**WHAT TO WORK ON**
From the line with "kingdom: Animalia" down to the final line of the records below, retype everything exactly and leave out the rest.

--------------------

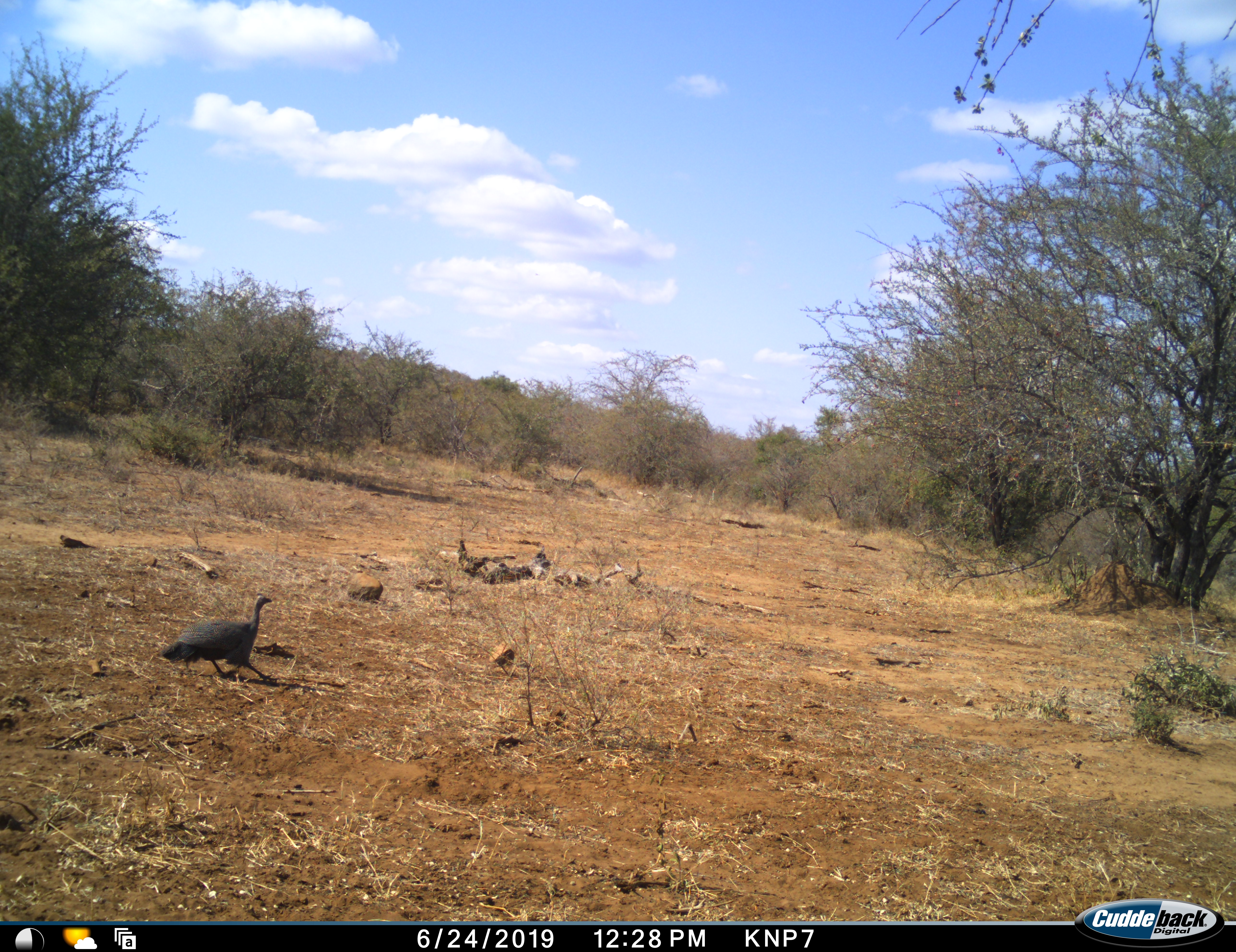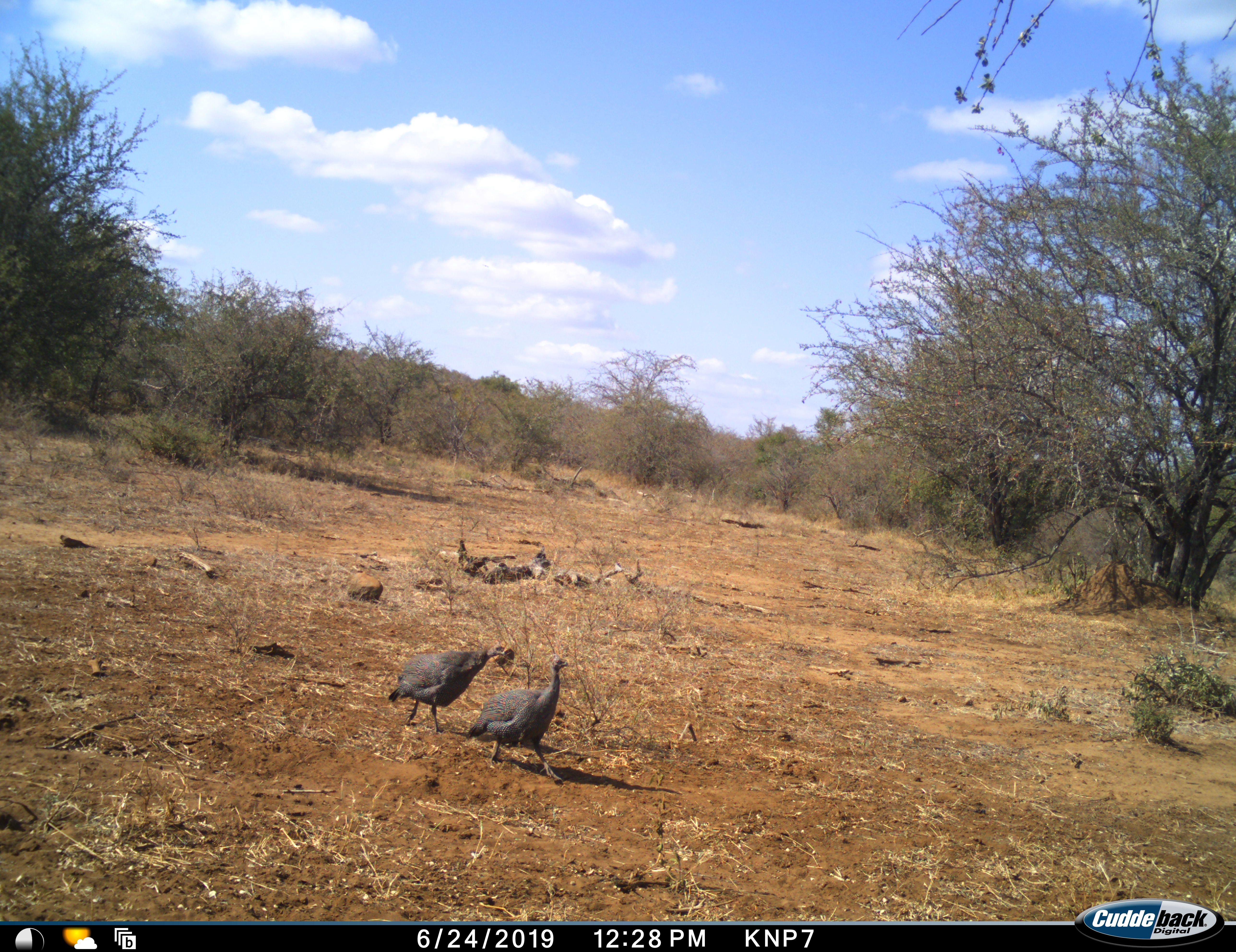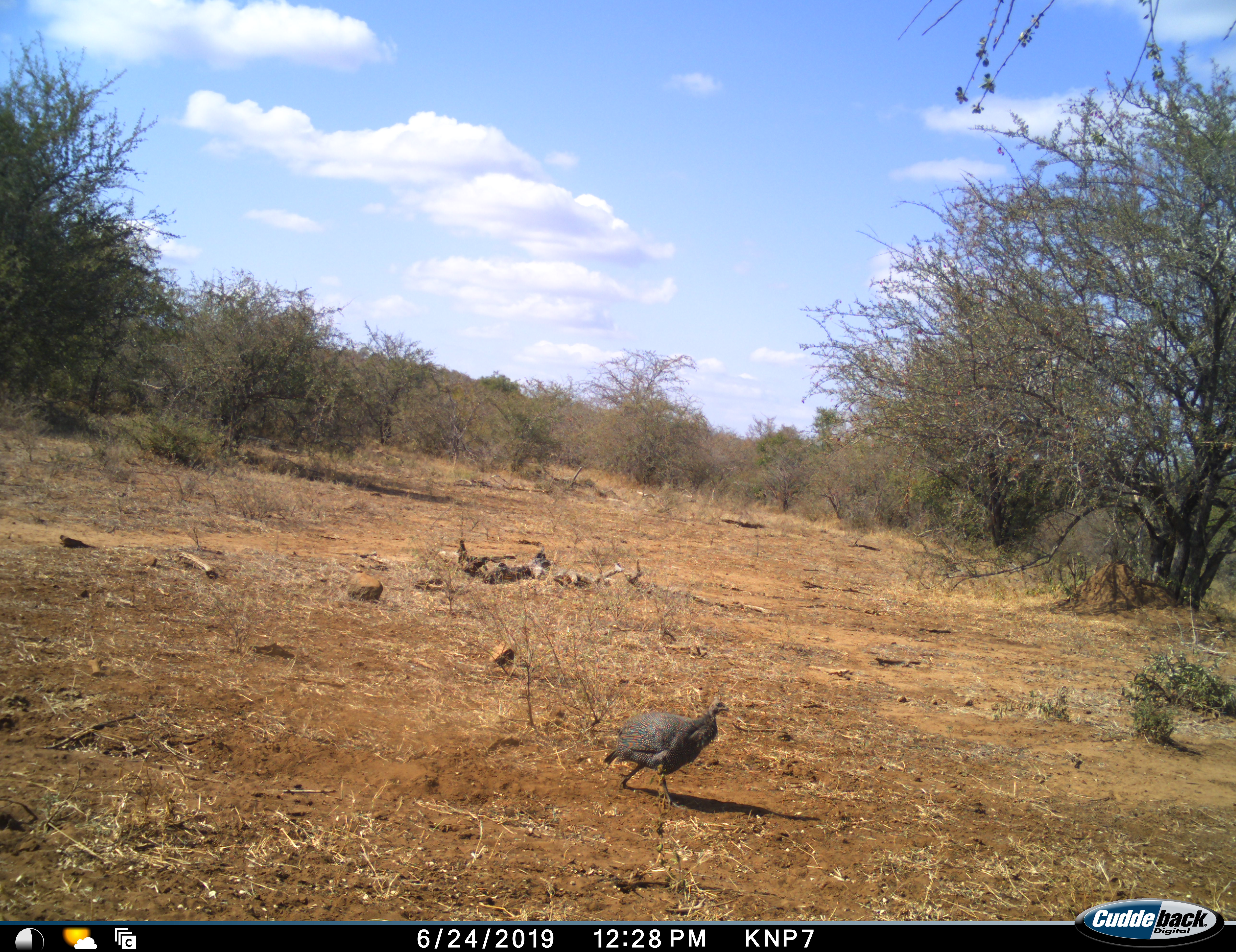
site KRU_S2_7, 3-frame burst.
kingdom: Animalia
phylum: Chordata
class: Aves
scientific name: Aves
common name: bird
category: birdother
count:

--------------------

**WRITTEN RESPONSE**
kingdom: Animalia
phylum: Chordata
class: Aves
scientific name: Aves
common name: bird
category: birdother
count:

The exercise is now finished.